First, they’d try sending Charlie’s patch to the gold-farming bots at each IP address. If the computer was inadequately firewalled, the bots would rewrite themselves, reboot, send a message to the player indicating that the patch had been installed, and then erase themselves.
Before wiping themselves out, the bots would liquidate their accounts and send the results to the Forlorn Hope account, though the players wouldn’t know that.
If the patch bounced off a firewall, then the player would have to try to find out who the IP address belonged to, contact that person, and tell him that there might be unauthorized software on his machine and how to get rid of it, referencing the AvN Soft patch, which would be found on that person’s Web page.
“Do we have solutions for any of those problems?” Helmuth asked.
“No. The players will have to dig around in reality.”
“You mean,” said Jack, “that we’re going to send millions of people Dumpster-diving in every major brokerage in the world? And following that, we’re going to organize the largest coordinated hacking attempt in the history of the Internet?”
Tension stiffened Dagmar’s spine.
“Yes,” she said.
Helmuth absorbed this, looked at Jack, and nodded.
“Cool,” he said.
Jack nodded back.
“Wicked cool,” he confirmed, and took a spoonful of Frito pie.
Dagmar felt her tension ebb.
“It is pretty cool,” she said. “Isn’t it?”
“I have another whole idea, a better one,” Charlie said. “I’m working on Patch 2.0.”
It was Tuesday morning, and Dagmar was talking to Charlie on the phone. He was in his Moorish extravaganza of a hotel room, and she was in the break room at Great Big Idea, watching her plastic cup of beef barley soup rotating in the microwave.
“Tell me,” Dagmar said.
The cup of soup rotated. The microwave hummed. The odor of beef stock crept into the room.

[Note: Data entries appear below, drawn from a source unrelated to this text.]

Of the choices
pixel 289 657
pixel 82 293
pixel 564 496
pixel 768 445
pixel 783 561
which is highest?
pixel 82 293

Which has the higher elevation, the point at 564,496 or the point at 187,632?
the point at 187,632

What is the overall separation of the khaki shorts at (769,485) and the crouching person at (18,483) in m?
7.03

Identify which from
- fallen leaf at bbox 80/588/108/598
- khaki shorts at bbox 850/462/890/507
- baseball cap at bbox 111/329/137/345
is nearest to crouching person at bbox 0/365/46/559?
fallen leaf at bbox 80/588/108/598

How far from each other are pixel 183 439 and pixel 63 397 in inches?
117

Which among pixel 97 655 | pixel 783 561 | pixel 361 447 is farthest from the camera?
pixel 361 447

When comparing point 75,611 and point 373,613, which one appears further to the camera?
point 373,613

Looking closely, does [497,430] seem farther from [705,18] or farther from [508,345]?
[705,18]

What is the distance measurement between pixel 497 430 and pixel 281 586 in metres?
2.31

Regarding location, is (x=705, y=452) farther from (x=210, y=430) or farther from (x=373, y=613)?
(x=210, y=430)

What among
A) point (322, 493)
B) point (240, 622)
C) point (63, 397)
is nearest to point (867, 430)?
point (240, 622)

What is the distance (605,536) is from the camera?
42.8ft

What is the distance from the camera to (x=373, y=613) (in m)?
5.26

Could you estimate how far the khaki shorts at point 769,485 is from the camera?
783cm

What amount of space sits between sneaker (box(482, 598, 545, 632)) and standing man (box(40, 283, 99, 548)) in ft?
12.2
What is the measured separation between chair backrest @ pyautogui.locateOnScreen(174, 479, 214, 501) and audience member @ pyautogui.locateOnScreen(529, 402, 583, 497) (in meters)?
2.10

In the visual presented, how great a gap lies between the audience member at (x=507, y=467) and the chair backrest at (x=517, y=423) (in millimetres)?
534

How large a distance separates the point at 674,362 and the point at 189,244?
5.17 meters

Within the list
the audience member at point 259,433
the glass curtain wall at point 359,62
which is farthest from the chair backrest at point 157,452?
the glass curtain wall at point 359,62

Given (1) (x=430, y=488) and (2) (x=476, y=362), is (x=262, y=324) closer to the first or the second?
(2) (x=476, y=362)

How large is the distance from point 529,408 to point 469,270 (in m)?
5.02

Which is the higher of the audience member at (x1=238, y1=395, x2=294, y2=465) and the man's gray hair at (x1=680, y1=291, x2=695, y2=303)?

“The agents are linked in a peer-to-peer network, right?” Charlie said. “So Patch 2.0 rewrites the program to spread the patch itself along the network. It’ll be like a killer virus aimed right at the whole population of agents.”
Dagmar considered this.
“You mean,” she said, “we only have to succeed once? And then the whole network gets infected and goes down?”
“No,” Charlie said. “The peer-to-peer network is organized into smaller groups, and there are bound to be gaps even in those. Gaps where the program’s been wiped by an alert systems administrator, or where a disk drive blew up, or where the computer was shut down and stuck in a closet somewhere, or where the machine was just tossed away.